対象テキスト:
===============
京都の染井吉野の標準木|二条城・京都地方気象台

京都の染井吉野の標準木
京都の染井吉野の標準木は現在、京都を代表する桜名所である二条城にあります。かつて京都地方気象台内に植えられていた染井吉野が京都の標準木だったが、2012年(平成24年)から二条城の染井吉野が標準木になりました。二条城の標準木は二条城の北東角で、北大手門近くの緑の園に植えられている推定樹齢50年ほどの染井吉野です。ちなみに標本木に5~6輪以上の花が咲いていることを京都地方気象台の職員が確認すると開花宣言が出されます。京都市内では例年3月27日頃に開花し、4月7日頃に満開になります。(2010年までの30年平均)なお二条城には標準木以外にも里桜(サトザクラ)・山桜(ヤマザクラ)・普賢象(フゲンゾウ)・鬱金(ウコン)・関山(カンザン)など約50種・約380本の桜が植えられ、例年4月上旬頃に見ごろを迎えます。二条城では桜の見ごろに桜ライトアップ・観桜茶会が行われています。
【京都の桜開花・満開予測】
●2026年3月30日、京都地方気象台が桜の満開を発表しました。(順次情報更新中)
京都桜見ごろ2026(清水寺・哲学の道・原谷苑・・・)
【京都地方気象台(きょうとちほうきしょうだい)】
京都地方気象台は京都府京都市中京区にある地方気象台です。京都地方気象台は1880年(明治13年)1月に京都府が京都御苑内に庁舎を建設して観象台を設立し、同年10月15日から気象観測を開始したのが起源です。ちなみに1878年(明治11年)に京都府知事・槇村正直は観光課長・明石博高らから気象観測の必要性を説明され、観測所の設置を決定し、気象観測器械をヨーロッパに発注しました。1881年(明治14年)3月1日から気象報告の門前に掲示されるようになり、同年3月21日に名称が京都府測候所に改称されました。1884年(明治17年)6月1日から東京気象台が天気予報を開始し、京都でも1892年(明治25年)9月1日から毎日天気予報を発表するようになり、構内に予報信号標が掲げるようになりました。1913年(大正2年)に庁舎を現在の場所である中京区西ノ京笠殿町38に移転することが決定され、同年12月9日に移転して観測を開始しました。1939年(昭和14年)11月に国に営移管され、名称が京都測候所に改称され、1957年(昭和32年)に京都測候所が京都地方気象台に昇格し、運輸省の外局になりました。1968年(昭和43年)3月29日に庁舎(京都地方合同庁舎別館)が新築され、2014年(平成26年)1月30日に京都地方合同庁舎に入庁して現業室のみが本館に移転しました。2013年(平成25年)に舞鶴海洋気象台から京都府北部の予報業務が移管されました。なお京都地方気象台は大阪管区気象台に属し、京都府全域の地上気象観測・地域気象観測(アメダス)・気象観測業務・予報業務・地震情報・防災などの業務を行っています。
===============
(データセットの項目)

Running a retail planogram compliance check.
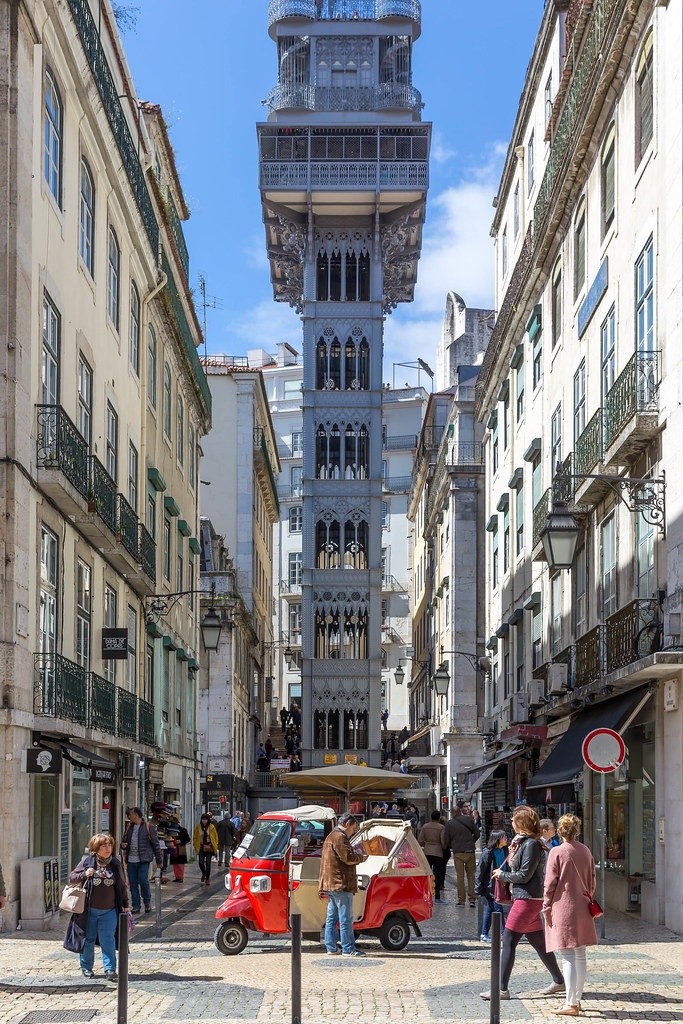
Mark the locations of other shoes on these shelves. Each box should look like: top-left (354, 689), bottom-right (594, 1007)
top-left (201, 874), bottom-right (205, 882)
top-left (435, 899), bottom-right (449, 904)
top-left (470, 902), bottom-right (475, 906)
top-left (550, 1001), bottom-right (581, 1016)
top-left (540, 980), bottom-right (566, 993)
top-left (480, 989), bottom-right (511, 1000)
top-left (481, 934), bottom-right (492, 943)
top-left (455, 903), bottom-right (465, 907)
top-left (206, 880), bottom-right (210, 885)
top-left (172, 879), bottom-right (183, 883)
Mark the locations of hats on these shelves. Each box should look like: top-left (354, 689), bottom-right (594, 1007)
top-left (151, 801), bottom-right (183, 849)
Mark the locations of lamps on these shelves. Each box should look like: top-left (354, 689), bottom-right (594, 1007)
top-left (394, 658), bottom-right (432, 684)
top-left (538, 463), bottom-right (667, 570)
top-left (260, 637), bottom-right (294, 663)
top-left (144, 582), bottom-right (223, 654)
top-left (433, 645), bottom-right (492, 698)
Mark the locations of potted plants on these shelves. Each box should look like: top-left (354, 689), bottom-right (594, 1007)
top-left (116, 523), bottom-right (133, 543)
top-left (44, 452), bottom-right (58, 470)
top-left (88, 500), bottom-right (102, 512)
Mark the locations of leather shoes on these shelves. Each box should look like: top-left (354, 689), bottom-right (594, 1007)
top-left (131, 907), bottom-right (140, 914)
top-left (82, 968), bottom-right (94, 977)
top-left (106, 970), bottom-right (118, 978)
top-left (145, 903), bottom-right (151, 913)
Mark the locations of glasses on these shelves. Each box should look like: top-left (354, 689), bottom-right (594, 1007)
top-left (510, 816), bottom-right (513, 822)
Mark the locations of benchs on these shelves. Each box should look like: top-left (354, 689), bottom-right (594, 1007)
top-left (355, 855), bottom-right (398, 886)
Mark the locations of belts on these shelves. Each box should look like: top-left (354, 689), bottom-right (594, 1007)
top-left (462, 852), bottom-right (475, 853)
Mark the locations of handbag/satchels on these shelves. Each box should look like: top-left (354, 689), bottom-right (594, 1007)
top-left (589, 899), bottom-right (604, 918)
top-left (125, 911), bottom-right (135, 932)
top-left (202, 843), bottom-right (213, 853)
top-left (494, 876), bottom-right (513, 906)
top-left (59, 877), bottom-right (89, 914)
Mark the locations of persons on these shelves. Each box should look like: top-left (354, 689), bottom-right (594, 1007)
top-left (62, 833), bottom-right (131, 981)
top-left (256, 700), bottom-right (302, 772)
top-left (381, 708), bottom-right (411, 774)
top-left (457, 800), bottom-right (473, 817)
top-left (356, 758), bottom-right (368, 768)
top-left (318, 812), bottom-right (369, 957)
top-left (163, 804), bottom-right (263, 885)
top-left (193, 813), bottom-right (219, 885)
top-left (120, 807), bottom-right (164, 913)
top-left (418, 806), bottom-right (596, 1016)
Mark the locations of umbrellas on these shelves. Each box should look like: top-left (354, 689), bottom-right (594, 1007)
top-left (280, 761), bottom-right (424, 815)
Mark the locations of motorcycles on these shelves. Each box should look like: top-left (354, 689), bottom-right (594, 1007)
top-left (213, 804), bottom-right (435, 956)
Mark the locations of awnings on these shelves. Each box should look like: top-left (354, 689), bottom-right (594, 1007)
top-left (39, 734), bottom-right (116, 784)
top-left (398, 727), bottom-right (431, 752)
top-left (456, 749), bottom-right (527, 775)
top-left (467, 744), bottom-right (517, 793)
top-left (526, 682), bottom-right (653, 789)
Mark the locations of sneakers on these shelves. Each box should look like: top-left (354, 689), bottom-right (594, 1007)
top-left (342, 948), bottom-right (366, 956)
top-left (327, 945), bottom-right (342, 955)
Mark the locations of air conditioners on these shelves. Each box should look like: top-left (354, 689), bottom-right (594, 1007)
===============
作業内容:
1 - 京都の標準木についての文章から、「京都の染井吉野の標準木|二条城・京都地方気象台」で始まり「ライトアップ・観桜茶会が行われています。」まで続く部分を、一字も変えずに書き写してください。
2 - 京都の標準木についての文章のうち、「京都の染井吉野の標準木は現在」で始まる段落を、主な事実を残したまま箇条書きに書き直してください。
3 - 京都の標準木についての文章にある次の一文を英語に訳してください。「1913年(大正2年)に庁舎を現在の場所である中京区西ノ京笠殿町38に移転することが決定され、同年12月9日に移転して観測を開始しました。」

解答例:
1 -
京都の染井吉野の標準木|二条城・京都地方気象台

京都の染井吉野の標準木
京都の染井吉野の標準木は現在、京都を代表する桜名所である二条城にあります。かつて京都地方気象台内に植えられていた染井吉野が京都の標準木だったが、2012年(平成24年)から二条城の染井吉野が標準木になりました。二条城の標準木は二条城の北東角で、北大手門近くの緑の園に植えられている推定樹齢50年ほどの染井吉野です。ちなみに標本木に5~6輪以上の花が咲いていることを京都地方気象台の職員が確認すると開花宣言が出されます。京都市内では例年3月27日頃に開花し、4月7日頃に満開になります。(2010年までの30年平均)なお二条城には標準木以外にも里桜(サトザクラ)・山桜(ヤマザクラ)・普賢象(フゲンゾウ)・鬱金(ウコン)・関山(カンザン)など約50種・約380本の桜が植えられ、例年4月上旬頃に見ごろを迎えます。二条城では桜の見ごろに桜ライトアップ・観桜茶会が行われています。

2 -
- 京都の染井吉野の標準木は現在、二条城にある。
- 以前は京都地方気象台内の染井吉野が標準木だったが、2012年(平成24年)から二条城の染井吉野に変わった。
- 二条城の標準木は、北東角の北大手門近くにある緑の園に植えられた、推定樹齢50年ほどの染井吉野である。
- 5~6輪以上の花が咲いていることを京都地方気象台の職員が確認すると、開花宣言が出される。
- 京都市内では例年3月27日頃に開花し、4月7日頃に満開になる(2010年までの30年平均)。
- 二条城には標準木のほかに約50種・約380本の桜が植えられ、例年4月上旬頃に見ごろを迎える。
- 見ごろには桜ライトアップと観桜茶会が行われる。

3 - In 1913 (Taisho 2), it was decided to move the office building to its current location at 38 Nishinokyo Kasadonocho, Nakagyo Ward, and on December 9 of the same year the move took place and observations began.